Review: Differentiating BOLD from non-BOLD signals in fMRI time series using multi-echo EPI

Disclaimer: I'm afraid I haven't done a very good job reviewing the entirety of this paper because the stats/processing part was pretty much opaque to me. I've done my best to glean what I can out of it, and then I've focused as much as I can on the acquisition, since that is one part where I can penetrate the text and offer some useful commentary. Perhaps someone with better knowledge of stats/ICA/processing will review those sections elsewhere.

The last paper I reviewed used a bias field map to attempt to correct for some of the effects of subject motion in time series EPI. A different approach is taken by Prantik Kundu et al. in another recently published study. In their paper, Differentiating BOLD from non-BOLD signals in fMRI time series using multi-echo EPI, Kundu et al. set out to differentiate between signal changes that have a plausible neurally-driven BOLD origin from those that are likely to have been modulated by something other than neuronal activity. In the latter category we have cardiac and respiratory fluctuations and, of course, subject motion.

The method involves sorting BOLD-like from spurious changes using an independent component analysis (ICA) and to then "de-noise" the time series before applying connectivity analysis. For resting state fMRI in particular, the lack of any sort of ground truth and an absence of independent knowledge that one has with task-based fMRI makes disambiguating neurally driven signal changes from artifacts a major problem. Kundu et al. use a relatively simple philosophical approach to the separation:

"We hypothesized that if TE-dependence could be used to differentiate BOLD and non-BOLD signals, non-BOLD signal could be removed to denoise data without conventional noise modeling. To test this hypothesis, whole brain multi-echo data were acquired at 3 TEs and decomposed with Independent Components Analysis (ICA) after spatially concatenating data across space and TE. Components were analyzed for the degree to which their signal changes fit models for R₂* and S₀ change, and summary scores were developed to characterize each component as BOLD-like or not BOLD-like."

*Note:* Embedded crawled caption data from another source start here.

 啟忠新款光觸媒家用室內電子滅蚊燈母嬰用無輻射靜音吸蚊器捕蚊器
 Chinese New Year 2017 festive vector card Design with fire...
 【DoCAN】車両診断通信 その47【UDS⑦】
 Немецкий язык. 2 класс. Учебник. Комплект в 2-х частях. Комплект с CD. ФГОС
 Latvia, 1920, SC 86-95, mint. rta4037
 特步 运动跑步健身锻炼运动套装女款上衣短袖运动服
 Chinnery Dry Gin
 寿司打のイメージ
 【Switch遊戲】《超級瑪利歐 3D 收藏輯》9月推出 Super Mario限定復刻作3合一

And, noting again the caveat that there is an absence of ground truth, the approach seems to work:

"These scores clearly differentiated BOLD-like “functional network” components from non BOLD-like components related to motion, pulsatility, and other nuisance effects. Using non BOLD-like component time courses as noise regressors dramatically improved seed-based correlation mapping by reducing the effects of high and low frequency non-BOLD fluctuations."

What does it mean to be BOLD-like?

BOLD contrast is achieved via changes of T₂* in and around the venous blood. In a typical fMRI experiment the TE of a T₂*-sensitive image acquisition such as EPI is set approximately equal to the T₂* of the gray matter, thereby producing a contrast mechanism that is maximally sensitive to changes in T₂*. (See Note 1.) Instead, Kundu et al. acquire three different T₂*-weighted images per slice, i.e. three successive images are acquired at different TEs, allowing a fit for T₂* for each voxel in the brain that contains signal. (In the paper the authors usually use the relaxivity, defined as 1/T₂* = R₂*, rather than the relaxation rate constant, T₂* but the terms are clearly interchangeable.)

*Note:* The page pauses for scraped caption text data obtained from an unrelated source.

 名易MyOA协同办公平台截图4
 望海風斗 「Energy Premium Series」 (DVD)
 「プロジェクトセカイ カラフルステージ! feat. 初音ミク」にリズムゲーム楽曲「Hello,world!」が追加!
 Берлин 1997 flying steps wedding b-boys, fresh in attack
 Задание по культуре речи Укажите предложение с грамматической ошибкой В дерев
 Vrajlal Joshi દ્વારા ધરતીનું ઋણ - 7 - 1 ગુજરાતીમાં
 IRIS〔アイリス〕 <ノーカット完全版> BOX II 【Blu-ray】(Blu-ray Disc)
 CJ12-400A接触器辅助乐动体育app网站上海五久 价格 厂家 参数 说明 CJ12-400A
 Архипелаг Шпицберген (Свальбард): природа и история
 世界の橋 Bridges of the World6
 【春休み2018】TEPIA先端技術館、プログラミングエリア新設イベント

Multi-echo acquisition has been used before to characterize BOLD changes, or to combat dropout effects that arise from the distribution of T₂* values across a brain. (See the paper's Introduction for a review.) What's new in this work is the use of ICA to separate R₂*-dependent components for each voxel's time series, where the goodness-of-fit to an R₂* model can be used to characterize whether a particular time series component is more likely to be neurally-driven, i.e. BOLD-like, than a non-BOLD change, such as could arise from head motion.

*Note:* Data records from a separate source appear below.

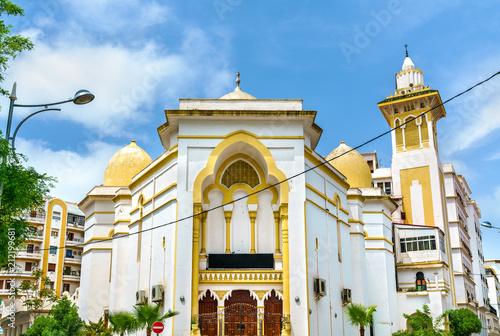 Poster Algérie Istiklal Mosque in Constantine, Algeria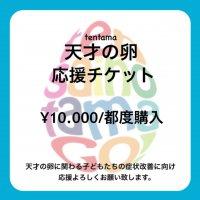 一般社団法人天才の卵応援チケット*¥10.000都度購入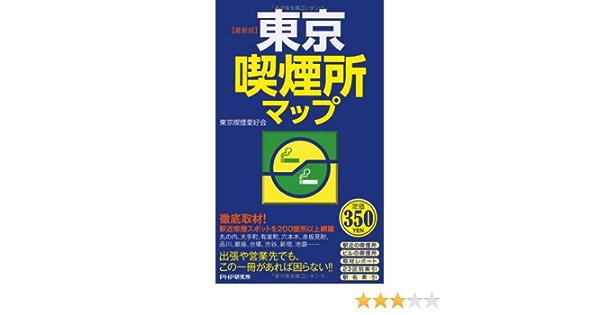 の この 所 近く 喫煙 札幌ももちろん対応!喫煙所をマップ上で確認できる人気アプリ『喫煙所情報共有マップ』のWEB版がリリース!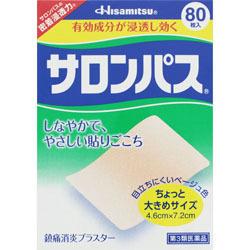 【第3類医薬品】【久光製薬】サロンパス 80枚 ちょっと大きめサイズ(4.6・・・
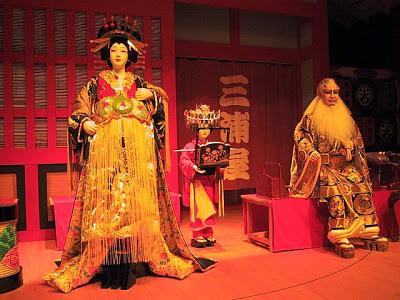 Kabuki (1)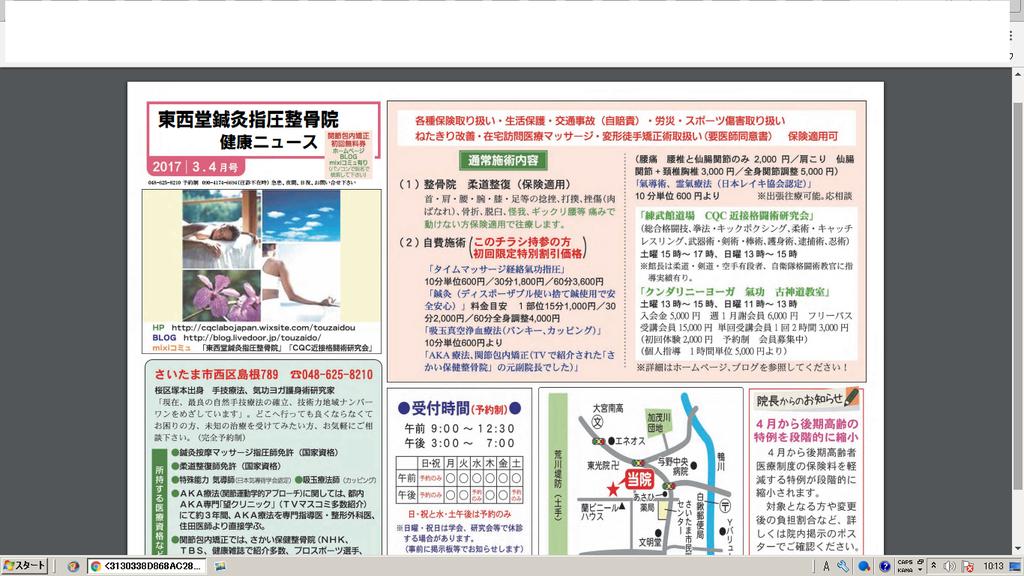 健康新聞201734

So, the method relies upon the ability to model appropriately signal changes that are BOLD-like from everything else. What does it mean to be BOLD-like? Kundu et al. explain it in detail in their Theory section, but in brief it means that a signal has a mono-exponential TE dependence that is consistent with small changes in magnetic susceptibility due to small changes in oxygenation in the (venous) blood. For BOLD-like modulation, then, the change of signal level from a baseline state to an activated state, cast as ΔS/S, is linearly dependent on acquisition TE in the limit of small changes in T₂*, as shown at bottom-right in the figure below. Non-BOLD-like modulations don't fit this model. Instead, the ΔS/S is TE-invariant, as shown at bottom-left:

Mono-exponentiality is assumed in the BOLD versus non-BOLD characterization. Is that fair? I think it probably is, for voxels that aren't significantly larger than about 4 mm on a side. But the assumption is likely to be better the smaller one can make the voxels. There are only three TEs with which to characterize the TE dependence anyway, so for the time being that would seem to be a limitation that we are required to live with.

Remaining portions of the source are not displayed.